The Imposter tells a story so emotionally complicated and absurd that I’m still not entirely sure that I understand what happened. Documentaries are about truth, and the better they portray that truth, the more resonant they are. Unfortunately, truth can be incredibly messy. It’s clouded by ambiguity and human foibles – and it’s often uncertain. Thus the most “truthful” documentaries are often the least satisfying when it comes to delivering tidy narratives. Errol Morris is a master of capturing the messiness of truth, and this doc is very much working in his precedent. While director Bart Layton may not be up to Morris’s snuff, his subject helps him. It’s a situation so extraordinary that it could only be told this way (someone made a fictional film about the same story, from what I’ve heard it was terrible).
In 1993, thirteen-year-old Nicholas Barclay disappeared on route back to his San Antonio home. After three years of heartsick, his family received incredible news: he had been found alive… in Spain. His eyes were now brown instead of blue. His hair was now black instead of blond. His ears were different. He couldn’t speak without a French accent. And yet Nicholas’s sister Carey accepted that he was who he claimed to be, and took him home. His mother welcomed him back with open, grateful arms.
It wasn’t really Nicholas.
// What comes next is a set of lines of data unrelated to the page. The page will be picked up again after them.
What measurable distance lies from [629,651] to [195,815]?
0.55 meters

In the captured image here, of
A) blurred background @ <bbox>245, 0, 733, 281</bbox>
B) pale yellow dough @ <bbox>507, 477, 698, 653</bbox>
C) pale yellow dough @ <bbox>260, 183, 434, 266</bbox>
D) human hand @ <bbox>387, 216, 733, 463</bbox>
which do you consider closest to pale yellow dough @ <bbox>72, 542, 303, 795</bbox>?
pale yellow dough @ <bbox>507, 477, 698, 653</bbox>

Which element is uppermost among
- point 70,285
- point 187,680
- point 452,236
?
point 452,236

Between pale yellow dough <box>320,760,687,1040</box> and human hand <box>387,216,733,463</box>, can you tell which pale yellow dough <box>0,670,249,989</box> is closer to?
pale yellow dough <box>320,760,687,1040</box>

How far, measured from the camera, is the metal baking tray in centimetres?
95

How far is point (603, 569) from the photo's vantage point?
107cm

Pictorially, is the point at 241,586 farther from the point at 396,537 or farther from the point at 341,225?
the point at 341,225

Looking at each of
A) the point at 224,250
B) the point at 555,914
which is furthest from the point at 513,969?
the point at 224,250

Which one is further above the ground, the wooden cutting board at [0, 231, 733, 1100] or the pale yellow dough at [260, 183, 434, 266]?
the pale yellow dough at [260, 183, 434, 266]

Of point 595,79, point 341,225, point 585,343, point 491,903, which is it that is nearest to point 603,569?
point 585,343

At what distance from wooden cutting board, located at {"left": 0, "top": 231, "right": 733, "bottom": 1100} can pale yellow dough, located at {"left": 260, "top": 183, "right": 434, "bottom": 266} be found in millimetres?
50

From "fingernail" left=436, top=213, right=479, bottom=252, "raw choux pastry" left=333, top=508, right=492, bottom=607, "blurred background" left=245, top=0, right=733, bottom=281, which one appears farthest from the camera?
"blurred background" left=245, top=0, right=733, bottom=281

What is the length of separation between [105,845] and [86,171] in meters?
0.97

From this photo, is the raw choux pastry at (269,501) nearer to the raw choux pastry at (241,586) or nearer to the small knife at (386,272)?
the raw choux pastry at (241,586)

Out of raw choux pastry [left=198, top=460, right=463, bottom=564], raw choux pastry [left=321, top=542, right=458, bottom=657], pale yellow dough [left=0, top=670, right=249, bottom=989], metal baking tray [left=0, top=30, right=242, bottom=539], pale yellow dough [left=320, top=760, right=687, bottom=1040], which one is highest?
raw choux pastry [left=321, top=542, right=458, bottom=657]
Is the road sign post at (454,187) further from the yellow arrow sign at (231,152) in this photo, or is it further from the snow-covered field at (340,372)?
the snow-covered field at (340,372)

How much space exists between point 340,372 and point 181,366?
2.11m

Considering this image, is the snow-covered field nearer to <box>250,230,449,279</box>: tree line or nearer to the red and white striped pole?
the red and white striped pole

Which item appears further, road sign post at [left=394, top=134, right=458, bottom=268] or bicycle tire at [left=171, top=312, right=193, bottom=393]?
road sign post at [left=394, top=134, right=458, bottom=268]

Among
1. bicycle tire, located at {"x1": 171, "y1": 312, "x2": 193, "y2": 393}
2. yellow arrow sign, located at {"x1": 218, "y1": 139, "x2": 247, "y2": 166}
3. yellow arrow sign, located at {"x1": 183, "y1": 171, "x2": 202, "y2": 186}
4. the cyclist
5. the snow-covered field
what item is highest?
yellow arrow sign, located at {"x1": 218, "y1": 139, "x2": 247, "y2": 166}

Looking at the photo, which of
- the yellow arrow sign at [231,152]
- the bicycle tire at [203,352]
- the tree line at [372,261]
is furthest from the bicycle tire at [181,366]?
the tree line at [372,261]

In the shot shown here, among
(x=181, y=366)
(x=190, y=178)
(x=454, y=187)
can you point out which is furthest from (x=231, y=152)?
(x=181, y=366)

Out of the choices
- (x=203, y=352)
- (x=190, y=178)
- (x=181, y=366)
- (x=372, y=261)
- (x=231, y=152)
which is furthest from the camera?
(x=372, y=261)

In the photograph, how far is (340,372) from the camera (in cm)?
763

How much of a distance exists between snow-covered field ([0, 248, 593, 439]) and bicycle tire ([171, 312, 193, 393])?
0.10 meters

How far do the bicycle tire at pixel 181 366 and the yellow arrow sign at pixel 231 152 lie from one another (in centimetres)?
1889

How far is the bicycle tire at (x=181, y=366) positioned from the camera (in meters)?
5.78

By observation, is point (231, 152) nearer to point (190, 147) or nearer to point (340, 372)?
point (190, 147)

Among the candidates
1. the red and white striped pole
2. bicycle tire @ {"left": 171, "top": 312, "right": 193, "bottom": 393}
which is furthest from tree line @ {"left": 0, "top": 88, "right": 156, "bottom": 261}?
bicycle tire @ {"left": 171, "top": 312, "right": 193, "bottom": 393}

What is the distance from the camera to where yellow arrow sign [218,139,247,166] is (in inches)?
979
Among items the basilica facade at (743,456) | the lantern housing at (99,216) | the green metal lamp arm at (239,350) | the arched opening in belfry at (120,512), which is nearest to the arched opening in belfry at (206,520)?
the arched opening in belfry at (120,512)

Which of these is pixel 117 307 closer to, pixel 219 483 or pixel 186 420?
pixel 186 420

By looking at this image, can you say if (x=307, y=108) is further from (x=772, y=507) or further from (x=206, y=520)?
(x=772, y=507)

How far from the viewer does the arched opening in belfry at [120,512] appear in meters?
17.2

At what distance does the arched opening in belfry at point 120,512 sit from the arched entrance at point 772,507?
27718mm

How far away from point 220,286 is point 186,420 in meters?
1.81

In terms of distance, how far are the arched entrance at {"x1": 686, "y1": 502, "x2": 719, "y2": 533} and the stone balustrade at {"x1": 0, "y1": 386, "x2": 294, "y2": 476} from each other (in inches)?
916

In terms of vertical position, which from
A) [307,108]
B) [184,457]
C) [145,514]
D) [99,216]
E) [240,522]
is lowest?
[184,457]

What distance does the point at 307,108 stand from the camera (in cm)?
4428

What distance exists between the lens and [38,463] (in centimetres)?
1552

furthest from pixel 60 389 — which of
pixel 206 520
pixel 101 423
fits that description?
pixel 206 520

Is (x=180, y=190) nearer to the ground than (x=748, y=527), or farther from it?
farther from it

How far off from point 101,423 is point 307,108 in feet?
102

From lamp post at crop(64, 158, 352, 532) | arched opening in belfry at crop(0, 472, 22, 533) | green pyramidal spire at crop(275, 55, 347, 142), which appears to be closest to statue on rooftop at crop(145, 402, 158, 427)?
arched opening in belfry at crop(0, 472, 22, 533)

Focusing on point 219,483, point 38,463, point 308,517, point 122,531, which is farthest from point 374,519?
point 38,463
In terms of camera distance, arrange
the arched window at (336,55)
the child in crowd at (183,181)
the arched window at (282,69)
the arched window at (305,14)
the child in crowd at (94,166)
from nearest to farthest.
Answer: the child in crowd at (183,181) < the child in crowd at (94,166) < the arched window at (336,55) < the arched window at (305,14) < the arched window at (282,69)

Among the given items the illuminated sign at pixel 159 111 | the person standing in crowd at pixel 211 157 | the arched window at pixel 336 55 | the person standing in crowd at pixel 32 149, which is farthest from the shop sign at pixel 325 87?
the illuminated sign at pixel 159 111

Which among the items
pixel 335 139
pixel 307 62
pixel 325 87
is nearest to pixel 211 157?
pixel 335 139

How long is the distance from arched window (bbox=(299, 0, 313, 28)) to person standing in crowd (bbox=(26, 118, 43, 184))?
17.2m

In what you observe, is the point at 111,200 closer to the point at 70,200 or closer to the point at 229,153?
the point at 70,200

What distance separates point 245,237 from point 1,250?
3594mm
That’s not a twist, and it wouldn’t be even if the movie had a different title. It’s established very early on, because The Imposter is speaking to the audience about why and how he did what he did. I don’t see any version of this story that successfully makes it a twist that “Nicholas” was a fraud. The movie draws tension from a different source. We are with the con man, seeing his point of view as the net draws ever tighter around him and his lies unravel.
But the doc’s philosophical meat comes from the question of how those lies ever worked in the first place. It seems excruciatingly obvious to us that the “boy” in Spain was a liar. And yet the family took him in. They ignored the massive physical discrepancies between the person they lost and the person they found, accepting fantastical tales of child sex rings and scientific torture as explanation. My audience couldn’t stop laughing at these people, but this isn’t a funny film in the least. It’s just that there’s no easy way to react to this level of real-life absurdism, and laughter feels like the closest approximation.
The movie certainly isn’t holding the mother, sister, and others up to ridicule. It allows them to have their say (alongside a few others, including an awesomely ridiculous private investigator), and tries to help us understand and empathize with them. Despite all the laughter, this is a desperately sad story. These people suffered such a pain that they were more than willing to accept a relief from it, no matter what it was. They fooled themselves as much as The Imposter did. What emerges here is a fascinating study of how much what we want to be true can shape our worldview and how much that conviction can silence all doubts and protestations. Government officials either delayed or failed to act on glaring problems in this situation because of the actions of the family.
But the persuasive powers of The Imposter should not be underestimated. There’s something else going on in the doc as well. In a movie about how thorny the capital-T Truth is to suss out, he stands as an almost archetypical master of lies, and he pulls his own kind of con on the audience even as he explains his con on the family of Nicholas Barclay. He’s a riveting character, at turns witty, even almost charming, and repulsive. The man lies as easy as he breathes, but everything sounds plausible in the moment.
And that’s the root of the film’s masterstroke. It can prognosticate all the little details of how people could accept a staggeringly implausible untruth it wants, but it’s much more effective to demonstrate. The Imposter leads you to believe one thing, only for the movie to bluntly remind you that he’s a lying bastard. It ends on a hauntingly disorienting note that leaves you wondering whether anyone has said anything honest.
The film imitates Errol Morris in more than just subject matter. It makes extensive use of reenactment, which allows for a tremendous amount of control over the doc’s atmosphere. The Imposter is exceedingly sinister, dark and beautiful to look at, with a pervasive undercurrent of nausea. Layton plays with perspective, filming The Imposter with a much closer lens than other interviewees, blending the words he says into the reenactments as dialogue. Like The Thin Blue Line, it uses these fabricated segments to portray different scenarios as understood by the people in it, and it revels in the subjectivity and ambiguity at play.
The Imposter is enthralling, bewildering, enraging, and unforgettable. By the time it’s over, you may end up with more questions than you started with. The fact that this doesn’t feel artistically unsatisfying, even if it may feel like a visceral letdown, is a testament to the skill with which the film is constructed. This is documentary as pulp mystery at its very best, with some probing ideas built into it. The Imposter himself is possibly the greatest nonfiction protagonist I’ve seen since Timothy Treadwell. The film named for him more than lives up to his bizarre, unique, uniquely bizarre story.